The Central Planners and the Virus

The Central Planners and the Virus

“Only a crisis – actual or perceived – produces real change. When that crisis occurs, the actions that are taken depend on the ideas that are lying around.”

                                                                  – Milton Friedman

When the COVID–19 virus escaped from Wuhan, China, and traveled the earth, the ideas that were lying around dated from the Spanish Flu epidemic in 1918, and the depression in the 1930s. As Friedman predicted, those are the actions we’ve taken.

The government employed these antique blunt instruments forgetting any technological advances that could provide a more nuanced analytical framework to battle this disease. How is it that vendors can micro target me with ads for the precise wheels I want for my Wilier Triestina but we have no capacity to use the same skills to evaluate my virus vulnerability?

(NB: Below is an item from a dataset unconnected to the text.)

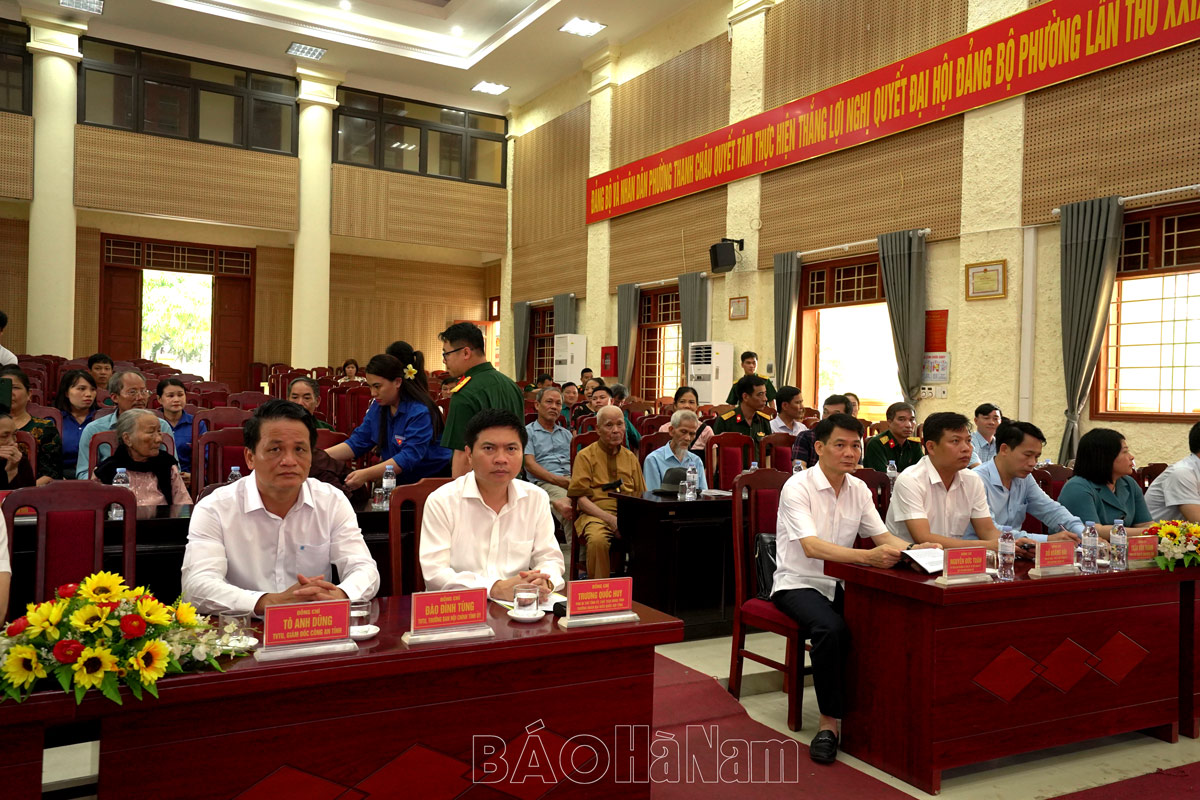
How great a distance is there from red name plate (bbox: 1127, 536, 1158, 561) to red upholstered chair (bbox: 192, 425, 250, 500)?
3.61 metres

Everyone understands that the 1918-style, social and economic lockdown would distribute the infections and deaths over time while not reducing the total number significantly. The goal was to save the hospitals from being overwhelmed. We wanted to make sure all had access to ventilators.  (Note that 90% of those who went on ventilators in NYC did not survive according to JAMA, April 22, 2020).

Today, hospital ships and field hospitals are almost empty and there are ventilators to spare. The models that forecast a 40,000-ventilator requirement for Governor Cuomo in New York were off by a factor of four. Hospitals are advertising again their elective surgery services.

The “bend-the-curve” mission has been largely completed. But we still have many questions. In the words of epidemiologist Dr. John Ioannidis, “What we need is data. We need real data. We need data on how many people are infected so far, how many people are actively infected, what is really the death rate, how many beds do we have to spare, how has this changed.”*

Just in the last week the estimated total number infected has gone from thousands to millions and the attendant death rate has dropped to 0.12% to 0.2%, based on a recent studies in Santa Clara County and New York. Clearly our health experts are operating in an environment of extreme uncertainty.

The decisions to lockdown citizens were based on models that now have demonstrably poor predictive power. But the damage is done with unemployment claims of 26 million or almost 17% of the workforce. The first quarter GDP print was -4.8% and Q2 may be worse. Never before has the economy fallen so far so quickly.

To mitigate the emerging economic disaster we broke the glass and took out the monetary and fiscal policy fire hoses. The annual budget deficit is nearing $3.7 trillion. At the FED, if Bernanke was “helicopter Ben”, then Powell is “Jumbo Jet Jay”, dumping liquidity from the cargo hold of a 747, rather than a mere helicopter.

   So how do we get out of this hole?

Many states have formed committees to decide how to “open the economy”.

These appointed groups of central planners harken back to the 1933, National Industrial Recovery Act. The NIRA produced thousands of regulations to control virtually every aspect of the supply of goods, services and labor down to the tiniest detail. Free-market capitalism was set aside. Competition, seen as a core problem, was proscribed, and the existing dominant players were entrenched in monopolies.

What is the probability these committees will make foolish decisions, twisted by ideology, as they did in the 1930s? In San Francisco, where even fortune tellers need a license to operate, it is not hard to imagine the central planners creating criteria for each business to “shape the post-corona” economy. Imagine bars with regulations about free peanuts and coaster placement – all in the name of protecting the public’s health.

Unfortunately, these new regulations will not ease the public’s key concern. In order to give the citizens confidence to return to their jobs, their favorite restaurants and shops, we need to assuage fear that has been promulgated over the past weeks.

As FDR put it, “the only thing we have to fear is fear itself”.

     What is the market reaction?


Market participants are struggling to assess all this – the uncertain medical experts, the SWAG-type epidemiological models, the volatile and panicky politicians and journalists.

The VIX (a measure of market volatility) hit an 11-year high on March 20th, reflecting a lack of visibility on post-COVID valuations. New virus cases and the VIX are shown tracking in the nearby chart. The implication is that peak cases means peak volatility.

The core public policy question boils down to this. How much pain should the general population endure to try to protect everyone from a disease which has a 98.5% recovery rate? Usefully, the hoi polloi are taking a step back and making their own assessments of the risk.

After all, it is important to remember that the government created this economic dislocation directly. There is no question that the panic among the media and government officials is real, but as common sense takes hold, more people are wondering, is it reasonable?

*John P.A. Ioannidis, Professor of Epidemiology, Statistics and Biomedical Data Science, Stanford University. Quoted in the Wall Street Journal.